### REQUIRED WORK
Return each line from the rows below that contains the word "visible".

### DATA ENTRIES

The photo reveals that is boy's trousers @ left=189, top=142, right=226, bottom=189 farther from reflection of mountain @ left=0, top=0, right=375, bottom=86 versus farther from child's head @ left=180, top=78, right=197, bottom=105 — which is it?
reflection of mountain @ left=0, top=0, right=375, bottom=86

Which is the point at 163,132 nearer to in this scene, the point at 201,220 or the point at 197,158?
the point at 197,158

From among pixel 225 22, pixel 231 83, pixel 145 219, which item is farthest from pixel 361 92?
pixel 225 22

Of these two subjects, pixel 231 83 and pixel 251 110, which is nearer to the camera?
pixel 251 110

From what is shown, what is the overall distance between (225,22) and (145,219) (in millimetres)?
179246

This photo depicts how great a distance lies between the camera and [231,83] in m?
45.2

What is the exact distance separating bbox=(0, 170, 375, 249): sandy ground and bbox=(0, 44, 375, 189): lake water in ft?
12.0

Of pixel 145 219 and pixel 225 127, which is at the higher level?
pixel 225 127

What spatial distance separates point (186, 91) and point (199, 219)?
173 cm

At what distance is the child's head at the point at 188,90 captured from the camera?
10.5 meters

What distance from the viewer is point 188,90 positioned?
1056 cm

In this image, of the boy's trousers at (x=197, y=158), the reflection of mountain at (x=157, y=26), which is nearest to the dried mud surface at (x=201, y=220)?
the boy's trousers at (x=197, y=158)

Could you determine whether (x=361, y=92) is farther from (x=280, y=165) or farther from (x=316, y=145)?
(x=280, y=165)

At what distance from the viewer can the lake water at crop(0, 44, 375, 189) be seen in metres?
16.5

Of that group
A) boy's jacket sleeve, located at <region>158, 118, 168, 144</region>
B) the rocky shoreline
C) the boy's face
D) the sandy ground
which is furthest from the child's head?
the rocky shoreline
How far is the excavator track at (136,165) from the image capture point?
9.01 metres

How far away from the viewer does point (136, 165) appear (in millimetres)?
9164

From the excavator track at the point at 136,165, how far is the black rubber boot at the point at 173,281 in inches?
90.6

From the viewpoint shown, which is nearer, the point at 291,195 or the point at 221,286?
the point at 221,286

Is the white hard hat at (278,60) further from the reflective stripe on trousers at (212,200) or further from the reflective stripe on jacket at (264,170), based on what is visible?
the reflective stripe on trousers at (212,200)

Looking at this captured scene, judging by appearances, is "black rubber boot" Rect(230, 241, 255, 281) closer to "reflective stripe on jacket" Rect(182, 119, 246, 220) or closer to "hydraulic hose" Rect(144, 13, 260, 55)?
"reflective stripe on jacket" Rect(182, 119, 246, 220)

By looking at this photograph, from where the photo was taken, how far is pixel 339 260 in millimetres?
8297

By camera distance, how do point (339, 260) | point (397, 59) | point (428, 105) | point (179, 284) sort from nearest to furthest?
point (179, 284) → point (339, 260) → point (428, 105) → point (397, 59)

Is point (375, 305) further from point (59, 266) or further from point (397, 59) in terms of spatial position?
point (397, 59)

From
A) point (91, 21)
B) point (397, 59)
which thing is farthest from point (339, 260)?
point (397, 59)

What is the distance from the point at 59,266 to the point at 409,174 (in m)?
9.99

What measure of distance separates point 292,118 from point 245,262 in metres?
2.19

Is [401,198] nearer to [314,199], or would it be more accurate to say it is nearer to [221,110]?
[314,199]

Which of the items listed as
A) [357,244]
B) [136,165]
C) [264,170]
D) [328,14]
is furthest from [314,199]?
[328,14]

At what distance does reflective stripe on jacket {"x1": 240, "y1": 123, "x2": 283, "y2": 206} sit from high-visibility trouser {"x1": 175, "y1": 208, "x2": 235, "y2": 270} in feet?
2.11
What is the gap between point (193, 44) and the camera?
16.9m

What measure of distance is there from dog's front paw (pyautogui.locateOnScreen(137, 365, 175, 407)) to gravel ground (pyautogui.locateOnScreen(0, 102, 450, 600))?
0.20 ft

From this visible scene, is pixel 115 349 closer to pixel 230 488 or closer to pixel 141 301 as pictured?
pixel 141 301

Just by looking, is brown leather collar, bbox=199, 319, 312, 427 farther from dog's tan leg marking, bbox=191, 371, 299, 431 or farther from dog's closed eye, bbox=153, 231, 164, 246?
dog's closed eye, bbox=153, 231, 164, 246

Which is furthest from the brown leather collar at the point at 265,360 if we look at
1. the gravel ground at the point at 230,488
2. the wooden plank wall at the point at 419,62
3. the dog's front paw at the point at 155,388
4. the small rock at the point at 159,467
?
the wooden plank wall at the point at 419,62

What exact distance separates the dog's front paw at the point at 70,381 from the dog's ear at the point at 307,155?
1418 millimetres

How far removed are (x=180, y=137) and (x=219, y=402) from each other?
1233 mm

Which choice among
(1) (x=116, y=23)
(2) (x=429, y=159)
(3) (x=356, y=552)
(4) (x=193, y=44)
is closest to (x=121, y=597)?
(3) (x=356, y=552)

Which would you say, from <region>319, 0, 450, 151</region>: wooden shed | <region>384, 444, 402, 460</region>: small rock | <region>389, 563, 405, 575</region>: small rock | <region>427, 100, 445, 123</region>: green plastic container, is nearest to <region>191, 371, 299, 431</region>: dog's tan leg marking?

### EXERCISE RESPONSE
Is the white hard hat at (278,60) further from the reflective stripe on trousers at (212,200) or further from the reflective stripe on jacket at (264,170), based on what is visible?
From this visible scene, is pixel 115 349 closer to pixel 230 488 or closer to pixel 141 301 as pictured?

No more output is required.